* Work to complete: Please render every row below as a JSON list of strings, with one string per line and no blank lines.

━━━━━ Data provided

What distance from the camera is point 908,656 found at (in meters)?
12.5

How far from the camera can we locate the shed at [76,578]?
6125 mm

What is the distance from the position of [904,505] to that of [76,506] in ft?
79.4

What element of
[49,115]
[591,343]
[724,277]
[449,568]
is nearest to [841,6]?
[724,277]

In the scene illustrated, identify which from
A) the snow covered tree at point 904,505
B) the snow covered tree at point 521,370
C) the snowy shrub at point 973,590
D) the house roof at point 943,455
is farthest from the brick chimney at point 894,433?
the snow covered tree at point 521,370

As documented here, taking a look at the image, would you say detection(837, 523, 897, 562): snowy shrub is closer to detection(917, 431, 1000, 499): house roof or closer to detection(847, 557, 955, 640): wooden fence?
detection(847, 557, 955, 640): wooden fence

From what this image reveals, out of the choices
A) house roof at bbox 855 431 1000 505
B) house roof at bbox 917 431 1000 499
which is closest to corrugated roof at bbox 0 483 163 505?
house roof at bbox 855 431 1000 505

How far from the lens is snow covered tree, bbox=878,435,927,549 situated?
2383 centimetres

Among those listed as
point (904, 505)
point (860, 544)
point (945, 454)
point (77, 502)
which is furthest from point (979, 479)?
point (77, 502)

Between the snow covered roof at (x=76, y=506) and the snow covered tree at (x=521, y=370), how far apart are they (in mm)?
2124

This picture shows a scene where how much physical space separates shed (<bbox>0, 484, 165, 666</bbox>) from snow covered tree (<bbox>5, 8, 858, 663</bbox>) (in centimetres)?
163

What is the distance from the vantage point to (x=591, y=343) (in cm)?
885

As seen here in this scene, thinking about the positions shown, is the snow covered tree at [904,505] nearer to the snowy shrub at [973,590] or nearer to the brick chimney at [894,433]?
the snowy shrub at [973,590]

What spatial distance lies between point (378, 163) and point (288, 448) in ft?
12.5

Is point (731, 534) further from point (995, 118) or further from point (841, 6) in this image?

━━━━━━━━━━

* Answer to this task:
[
  "What distance from the camera is point 908,656 found at (in meters)?",
  "12.5",
  "How far from the camera can we locate the shed at [76,578]?",
  "6125 mm",
  "What is the distance from the position of [904,505] to that of [76,506] in ft?",
  "79.4",
  "What element of",
  "[49,115]",
  "[591,343]",
  "[724,277]",
  "[449,568]",
  "is nearest to [841,6]?",
  "[724,277]",
  "In the scene illustrated, identify which from",
  "A) the snow covered tree at point 904,505",
  "B) the snow covered tree at point 521,370",
  "C) the snowy shrub at point 973,590",
  "D) the house roof at point 943,455",
  "is farthest from the brick chimney at point 894,433?",
  "the snow covered tree at point 521,370",
  "As documented here, taking a look at the image, would you say detection(837, 523, 897, 562): snowy shrub is closer to detection(917, 431, 1000, 499): house roof or closer to detection(847, 557, 955, 640): wooden fence?",
  "detection(847, 557, 955, 640): wooden fence",
  "From what this image reveals, out of the choices",
  "A) house roof at bbox 855 431 1000 505",
  "B) house roof at bbox 917 431 1000 499",
  "which is closest to corrugated roof at bbox 0 483 163 505?",
  "house roof at bbox 855 431 1000 505",
  "How far from the lens is snow covered tree, bbox=878,435,927,549 situated?",
  "2383 centimetres",
  "Among those listed as",
  "point (904, 505)",
  "point (860, 544)",
  "point (945, 454)",
  "point (77, 502)",
  "which is furthest from point (979, 479)?",
  "point (77, 502)",
  "Between the snow covered roof at (x=76, y=506) and the snow covered tree at (x=521, y=370), how far apart are they (in mm)?",
  "2124",
  "This picture shows a scene where how much physical space separates shed (<bbox>0, 484, 165, 666</bbox>) from snow covered tree (<bbox>5, 8, 858, 663</bbox>) (in centimetres)?",
  "163",
  "What is the distance from the vantage point to (x=591, y=343) (in cm)?",
  "885",
  "As seen here in this scene, thinking about the positions shown, is the snow covered tree at [904,505] nearer to the snowy shrub at [973,590] or nearer to the brick chimney at [894,433]?",
  "the snowy shrub at [973,590]",
  "What spatial distance lies between point (378, 163) and point (288, 448) in ft?",
  "12.5",
  "Is point (731, 534) further from point (995, 118) or further from point (841, 6) in this image?"
]